After years of preparation, James Cameron now may be just hours from attempting his unprecedented solo dive to the ocean’s deepest point, members of the National Geographic expedition confirmed Saturday.
The National Geographic explorer and filmmaker’s team left the tiny Pacific atoll of Ulithi (map) in two ships Saturday morning, local time, on the way to the waters above the Mariana Trench. If seas remain calm—a big if—the team may proceed with Cameron’s submersible mission to the trench’s Challenger Deep this weekend.
Cameron’s “vertical torpedo” of a sub, as he calls it, has already made the nearly 7-mile (11-kilometer) trip to Challenger Deep and back, unmanned and unscathed, Cameron told National Geographic News
We did some test launches and recoveries, and we did an unpiloted dive of the vehicle,” Cameron said in a phone interview Friday.
Folded into a sub cockpit as cramped as any Apollo capsule, Cameron will collect data, specimens, and imagery unthinkable in 1960, when Walsh and Piccard left Challenger Deep having seen little more than the silt stirred up by their bathyscaphe.

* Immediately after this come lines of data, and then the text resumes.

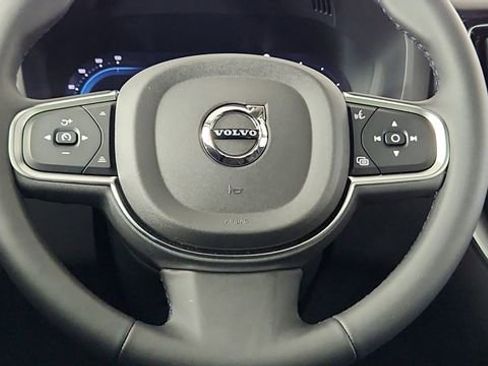 Certified 2025 Volvo XC60 T8 Core w/ Protection Package Premier AWD/4WD image 23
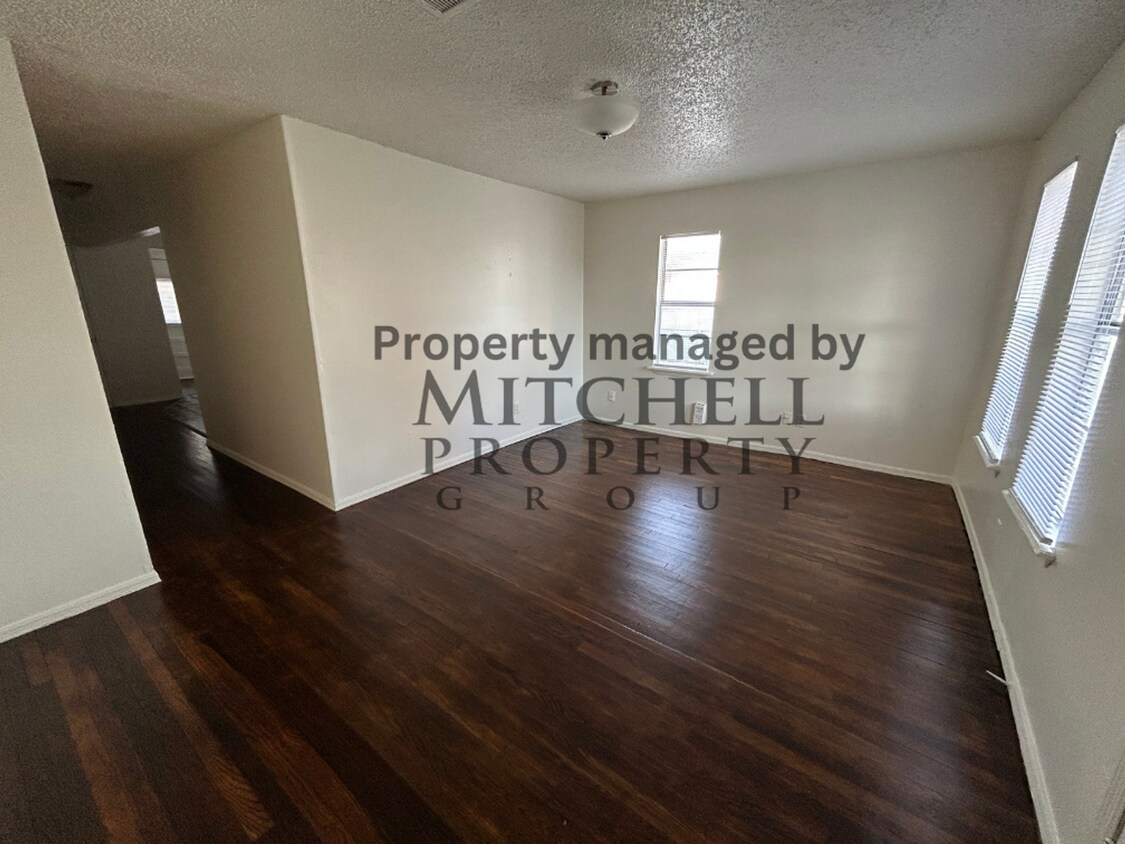 Primary Photo - Cute 2 bedroom 1 bath with a garage!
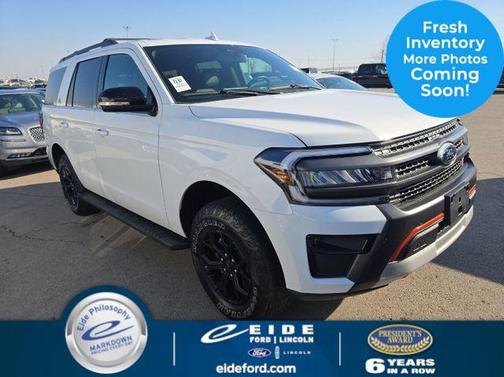 Oxford White 2024 Ford Expedition Timberline
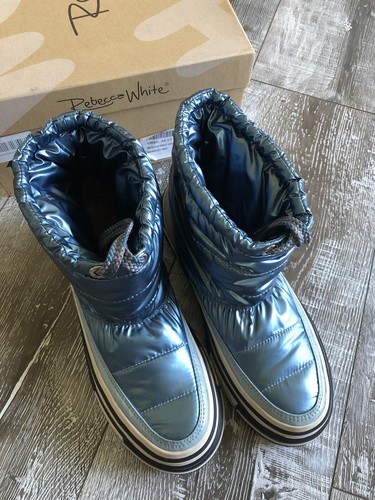 Pre-owned Rebecca White Warm Sky Blue Boots Nwb Us 37 (fits Smaller)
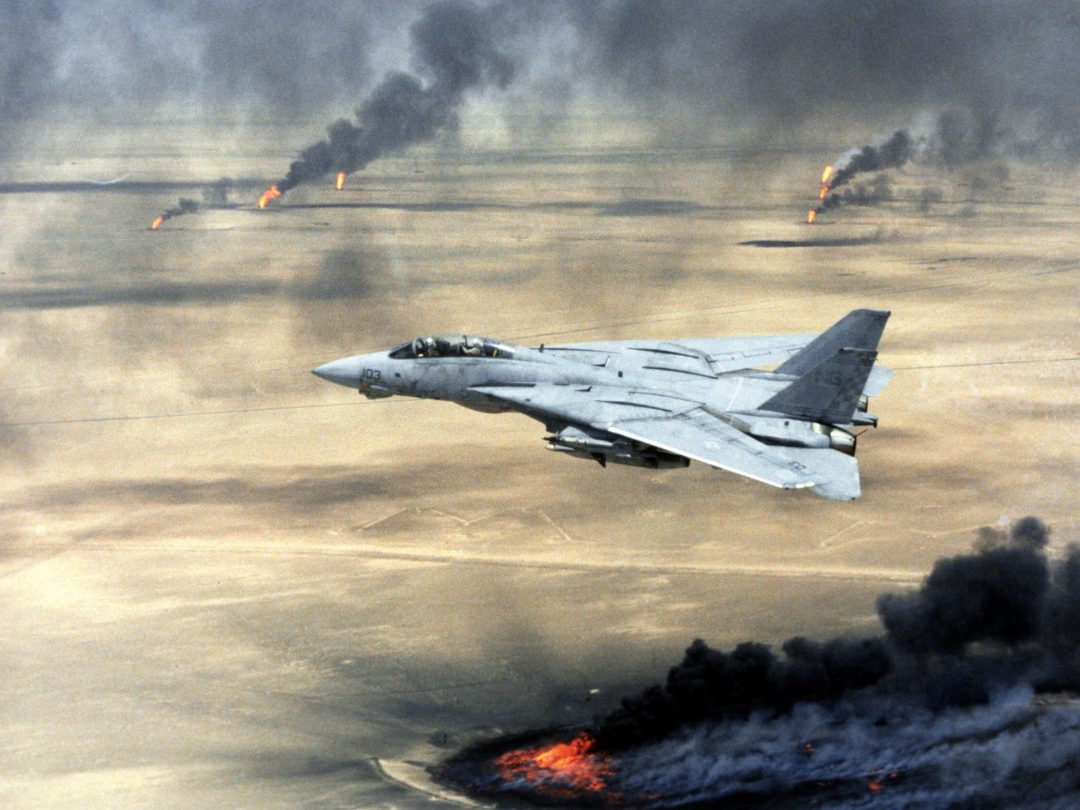 F-14 Tomcat nad palącym się szybami naftowymi w Iraku w 1991 roku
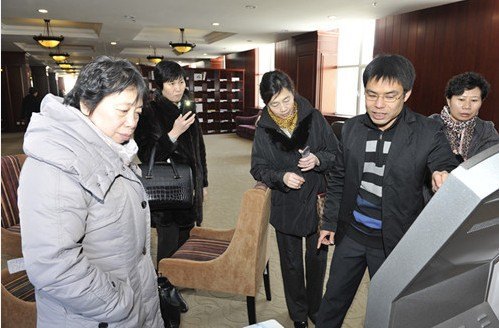 长春建筑学院图书馆“十二五”期间全面评估现场验收工作圆满结束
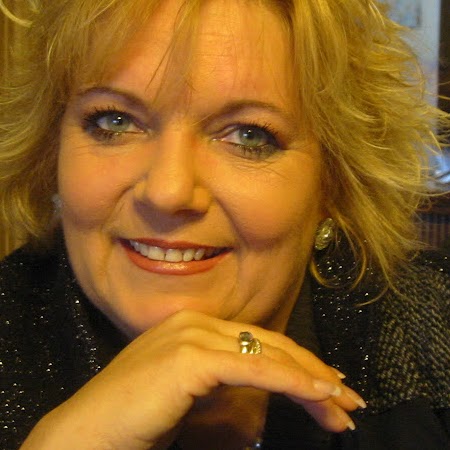 Angela Mcfarlane Photo 11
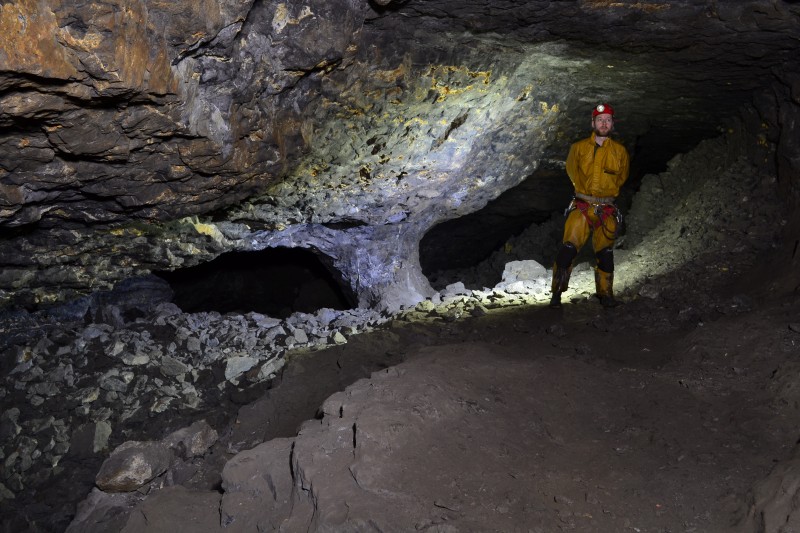 DSC_0762.JPG - Pillar in Northend  Flats. The horse level runs underneath and behind it.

After as long as six hours in the trench, Cameron—best known for creating fictional worlds on film (Avatar, Titanic, The Abyss)—will jettison steel weights attached to the sub and shoot back to the surface.
Meanwhile, Cameron’s team will await his return aboard the research ships Mermaid Sapphire and Barakuda.
Cameron has already gone to the 5 mile bottom of the New Britain Trench
He will be making 3D movie documentaries of his journeys.